* **Goal**:
Reproduce the data word for word, starting at the line that contains "What is the distance from" and ending at the last line of the data.

* **Provided entries**:
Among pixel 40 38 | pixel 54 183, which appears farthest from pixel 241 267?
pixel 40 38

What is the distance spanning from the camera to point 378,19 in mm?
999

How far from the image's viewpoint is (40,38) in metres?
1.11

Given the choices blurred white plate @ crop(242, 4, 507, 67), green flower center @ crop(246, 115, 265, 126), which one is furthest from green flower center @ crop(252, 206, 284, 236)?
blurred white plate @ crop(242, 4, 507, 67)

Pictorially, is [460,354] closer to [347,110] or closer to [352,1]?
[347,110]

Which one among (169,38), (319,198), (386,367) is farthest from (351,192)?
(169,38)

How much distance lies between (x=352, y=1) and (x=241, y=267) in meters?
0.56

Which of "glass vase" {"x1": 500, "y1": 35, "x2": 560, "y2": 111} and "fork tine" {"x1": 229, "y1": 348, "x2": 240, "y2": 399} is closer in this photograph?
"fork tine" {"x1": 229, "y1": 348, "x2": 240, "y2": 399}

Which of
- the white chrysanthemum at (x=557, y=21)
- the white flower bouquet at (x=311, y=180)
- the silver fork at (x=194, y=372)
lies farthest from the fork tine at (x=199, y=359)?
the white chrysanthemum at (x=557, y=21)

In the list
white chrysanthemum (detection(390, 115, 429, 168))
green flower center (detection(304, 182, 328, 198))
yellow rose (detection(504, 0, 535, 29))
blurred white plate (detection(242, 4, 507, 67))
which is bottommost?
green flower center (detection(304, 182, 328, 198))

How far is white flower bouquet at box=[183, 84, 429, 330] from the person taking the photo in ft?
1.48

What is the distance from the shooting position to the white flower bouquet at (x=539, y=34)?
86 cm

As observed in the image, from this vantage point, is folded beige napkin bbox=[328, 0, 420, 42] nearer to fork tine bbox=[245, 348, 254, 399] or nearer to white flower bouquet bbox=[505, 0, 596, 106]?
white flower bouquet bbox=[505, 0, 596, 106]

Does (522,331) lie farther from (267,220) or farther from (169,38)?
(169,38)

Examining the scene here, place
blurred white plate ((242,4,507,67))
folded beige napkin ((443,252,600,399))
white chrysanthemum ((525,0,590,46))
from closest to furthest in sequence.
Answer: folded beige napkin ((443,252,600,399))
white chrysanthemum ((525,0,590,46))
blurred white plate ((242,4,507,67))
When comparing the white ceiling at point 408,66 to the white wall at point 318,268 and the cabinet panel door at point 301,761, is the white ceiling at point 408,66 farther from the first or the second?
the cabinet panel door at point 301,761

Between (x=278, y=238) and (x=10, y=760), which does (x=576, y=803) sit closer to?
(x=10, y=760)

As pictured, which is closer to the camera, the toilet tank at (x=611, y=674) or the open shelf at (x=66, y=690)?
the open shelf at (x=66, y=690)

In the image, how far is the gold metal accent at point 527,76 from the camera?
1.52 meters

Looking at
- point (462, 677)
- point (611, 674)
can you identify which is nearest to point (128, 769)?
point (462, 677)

* **Reply**:
What is the distance from the shooting position to the white flower bouquet at (x=539, y=34)?
86 cm

As observed in the image, from this vantage point, is folded beige napkin bbox=[328, 0, 420, 42] nearer to fork tine bbox=[245, 348, 254, 399] or nearer to white flower bouquet bbox=[505, 0, 596, 106]?
white flower bouquet bbox=[505, 0, 596, 106]

Does (522,331) lie farther from (267,220) or farther from (169,38)?
(169,38)

Examining the scene here, place
blurred white plate ((242,4,507,67))
folded beige napkin ((443,252,600,399))
white chrysanthemum ((525,0,590,46))
from closest to furthest in sequence.
Answer: folded beige napkin ((443,252,600,399))
white chrysanthemum ((525,0,590,46))
blurred white plate ((242,4,507,67))
When comparing the white ceiling at point 408,66 to the white wall at point 318,268 and the cabinet panel door at point 301,761, is the white ceiling at point 408,66 farther from the first or the second?
the cabinet panel door at point 301,761

Between (x=278, y=238) and (x=10, y=760), which does (x=576, y=803) sit closer to?
(x=10, y=760)

As pictured, which is closer to the camera, the toilet tank at (x=611, y=674) or the open shelf at (x=66, y=690)?
the open shelf at (x=66, y=690)

In the image, how far is the gold metal accent at point 527,76 from the camera?
1.52 meters

Looking at
- point (462, 677)
- point (611, 674)
can you identify which is nearest to point (128, 769)?
point (462, 677)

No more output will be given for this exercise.